▶ PROBLEM DESCRIPTION
Write out exactly the lines of the entries below from the one holding "request_url: https://www.emprendedores.es/_nuxt/BqXLqzp7.js" to the one holding "as n,t as i,v", inclusive, and leave out all other lines.

===== SUPPLIED INFORMATION =====

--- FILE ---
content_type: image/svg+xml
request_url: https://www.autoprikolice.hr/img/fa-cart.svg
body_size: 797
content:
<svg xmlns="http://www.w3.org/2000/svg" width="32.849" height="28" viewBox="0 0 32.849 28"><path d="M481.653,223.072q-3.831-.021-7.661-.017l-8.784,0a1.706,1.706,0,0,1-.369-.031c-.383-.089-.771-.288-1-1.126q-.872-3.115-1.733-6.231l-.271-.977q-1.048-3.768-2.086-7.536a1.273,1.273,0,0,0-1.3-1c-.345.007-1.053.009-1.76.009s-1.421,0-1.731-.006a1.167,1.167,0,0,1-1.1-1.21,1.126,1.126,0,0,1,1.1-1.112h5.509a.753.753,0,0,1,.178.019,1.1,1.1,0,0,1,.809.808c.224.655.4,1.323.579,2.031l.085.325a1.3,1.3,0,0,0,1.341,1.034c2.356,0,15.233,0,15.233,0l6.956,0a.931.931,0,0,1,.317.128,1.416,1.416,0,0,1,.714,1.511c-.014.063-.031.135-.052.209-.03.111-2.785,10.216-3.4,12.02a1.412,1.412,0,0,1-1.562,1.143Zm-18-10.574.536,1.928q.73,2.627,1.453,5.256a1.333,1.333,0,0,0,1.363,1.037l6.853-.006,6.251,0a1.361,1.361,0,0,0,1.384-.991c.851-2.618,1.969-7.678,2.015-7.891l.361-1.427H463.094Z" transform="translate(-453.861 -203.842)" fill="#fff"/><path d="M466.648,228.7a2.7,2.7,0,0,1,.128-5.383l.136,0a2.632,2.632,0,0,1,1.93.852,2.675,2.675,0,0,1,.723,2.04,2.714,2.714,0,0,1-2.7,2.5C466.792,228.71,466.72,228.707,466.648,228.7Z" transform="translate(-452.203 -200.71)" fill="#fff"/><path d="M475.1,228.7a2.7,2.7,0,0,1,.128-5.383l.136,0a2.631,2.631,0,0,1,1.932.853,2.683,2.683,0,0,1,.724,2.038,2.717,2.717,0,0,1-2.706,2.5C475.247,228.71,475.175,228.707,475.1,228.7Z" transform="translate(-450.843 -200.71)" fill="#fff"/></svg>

=====
===== SUPPLIED INFORMATION =====

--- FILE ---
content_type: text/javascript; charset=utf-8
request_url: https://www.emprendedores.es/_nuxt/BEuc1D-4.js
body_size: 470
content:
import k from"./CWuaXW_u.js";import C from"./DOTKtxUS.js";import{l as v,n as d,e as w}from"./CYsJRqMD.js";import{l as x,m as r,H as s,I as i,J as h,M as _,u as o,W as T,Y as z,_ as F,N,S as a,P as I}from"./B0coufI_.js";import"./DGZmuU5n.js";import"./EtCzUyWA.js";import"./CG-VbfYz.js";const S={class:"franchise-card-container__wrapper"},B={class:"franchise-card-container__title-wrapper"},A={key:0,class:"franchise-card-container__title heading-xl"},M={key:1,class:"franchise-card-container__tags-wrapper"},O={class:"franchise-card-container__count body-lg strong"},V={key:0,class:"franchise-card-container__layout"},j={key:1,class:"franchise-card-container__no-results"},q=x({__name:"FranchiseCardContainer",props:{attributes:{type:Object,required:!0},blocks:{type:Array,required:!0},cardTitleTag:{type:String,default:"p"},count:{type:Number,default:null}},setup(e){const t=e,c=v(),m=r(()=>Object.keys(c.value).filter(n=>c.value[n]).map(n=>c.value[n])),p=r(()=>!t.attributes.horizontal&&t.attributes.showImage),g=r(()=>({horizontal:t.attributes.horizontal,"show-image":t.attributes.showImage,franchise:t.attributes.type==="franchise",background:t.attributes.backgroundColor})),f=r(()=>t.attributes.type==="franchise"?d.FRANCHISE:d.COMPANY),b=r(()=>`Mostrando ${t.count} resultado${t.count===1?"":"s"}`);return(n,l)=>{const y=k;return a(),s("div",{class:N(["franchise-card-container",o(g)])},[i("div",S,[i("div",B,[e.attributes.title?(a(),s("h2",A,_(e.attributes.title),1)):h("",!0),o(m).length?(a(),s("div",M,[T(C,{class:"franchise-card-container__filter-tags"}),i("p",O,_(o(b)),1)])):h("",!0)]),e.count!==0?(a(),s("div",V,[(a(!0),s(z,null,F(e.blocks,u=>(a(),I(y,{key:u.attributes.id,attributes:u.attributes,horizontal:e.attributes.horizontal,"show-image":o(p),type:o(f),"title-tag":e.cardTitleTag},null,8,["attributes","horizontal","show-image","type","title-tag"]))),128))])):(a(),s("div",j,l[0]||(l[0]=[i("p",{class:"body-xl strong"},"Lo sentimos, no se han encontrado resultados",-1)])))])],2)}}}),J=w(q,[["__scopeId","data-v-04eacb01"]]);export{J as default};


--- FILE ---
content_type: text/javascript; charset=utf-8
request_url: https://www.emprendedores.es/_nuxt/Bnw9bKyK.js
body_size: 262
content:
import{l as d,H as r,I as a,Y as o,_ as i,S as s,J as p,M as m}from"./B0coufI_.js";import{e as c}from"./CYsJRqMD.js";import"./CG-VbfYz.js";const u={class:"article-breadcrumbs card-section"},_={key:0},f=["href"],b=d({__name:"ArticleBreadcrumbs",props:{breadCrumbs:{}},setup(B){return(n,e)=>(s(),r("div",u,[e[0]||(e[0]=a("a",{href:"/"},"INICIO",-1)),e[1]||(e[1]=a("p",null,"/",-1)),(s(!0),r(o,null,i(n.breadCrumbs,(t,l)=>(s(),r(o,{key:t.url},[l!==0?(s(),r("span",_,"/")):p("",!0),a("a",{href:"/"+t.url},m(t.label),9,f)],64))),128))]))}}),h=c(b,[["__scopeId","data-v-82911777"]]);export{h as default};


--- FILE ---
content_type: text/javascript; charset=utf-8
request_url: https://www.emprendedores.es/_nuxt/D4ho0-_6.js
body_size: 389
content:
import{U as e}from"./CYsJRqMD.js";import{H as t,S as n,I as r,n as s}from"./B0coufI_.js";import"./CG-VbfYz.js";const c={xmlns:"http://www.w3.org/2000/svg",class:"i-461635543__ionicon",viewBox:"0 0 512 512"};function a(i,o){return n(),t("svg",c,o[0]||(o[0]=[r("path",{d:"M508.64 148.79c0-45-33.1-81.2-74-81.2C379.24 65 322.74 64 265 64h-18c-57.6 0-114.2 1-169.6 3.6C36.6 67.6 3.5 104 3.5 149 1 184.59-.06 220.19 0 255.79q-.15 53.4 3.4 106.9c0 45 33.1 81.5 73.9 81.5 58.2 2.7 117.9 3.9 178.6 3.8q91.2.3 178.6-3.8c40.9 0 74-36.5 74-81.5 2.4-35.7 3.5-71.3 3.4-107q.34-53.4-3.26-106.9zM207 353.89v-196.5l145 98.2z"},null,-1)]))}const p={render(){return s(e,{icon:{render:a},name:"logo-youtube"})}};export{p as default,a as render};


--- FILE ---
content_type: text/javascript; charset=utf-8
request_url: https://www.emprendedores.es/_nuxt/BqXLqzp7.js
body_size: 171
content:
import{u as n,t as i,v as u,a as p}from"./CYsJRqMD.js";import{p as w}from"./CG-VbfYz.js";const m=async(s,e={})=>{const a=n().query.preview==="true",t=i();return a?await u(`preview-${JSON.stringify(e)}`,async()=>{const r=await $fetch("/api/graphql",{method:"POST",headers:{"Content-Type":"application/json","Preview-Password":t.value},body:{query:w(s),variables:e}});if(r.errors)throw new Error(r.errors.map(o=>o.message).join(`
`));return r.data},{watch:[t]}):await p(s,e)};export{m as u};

=====
===== SUPPLIED INFORMATION =====

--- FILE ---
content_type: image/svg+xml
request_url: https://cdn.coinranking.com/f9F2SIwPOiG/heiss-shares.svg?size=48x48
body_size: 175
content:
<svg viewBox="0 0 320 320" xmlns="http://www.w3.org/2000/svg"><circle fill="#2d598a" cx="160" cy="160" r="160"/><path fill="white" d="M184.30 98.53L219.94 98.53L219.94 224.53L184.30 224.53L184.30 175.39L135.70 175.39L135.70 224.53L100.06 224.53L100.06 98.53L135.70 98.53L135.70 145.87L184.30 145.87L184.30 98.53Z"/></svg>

=====

▶ EXPECTED OUTPUT
request_url: https://www.emprendedores.es/_nuxt/BqXLqzp7.js
body_size: 171
content:
import{u as n,t as i,v as u,a as p}from"./CYsJRqMD.js";import{p as w}from"./CG-VbfYz.js";const m=async(s,e={})=>{const a=n().query.preview==="true",t=i();return a?await u(`preview-${JSON.stringify(e)}`,async()=>{const r=await $fetch("/api/graphql",{method:"POST",headers:{"Content-Type":"application/json","Preview-Password":t.value},body:{query:w(s),variables:e}});if(r.errors)throw new Error(r.errors.map(o=>o.message).join(`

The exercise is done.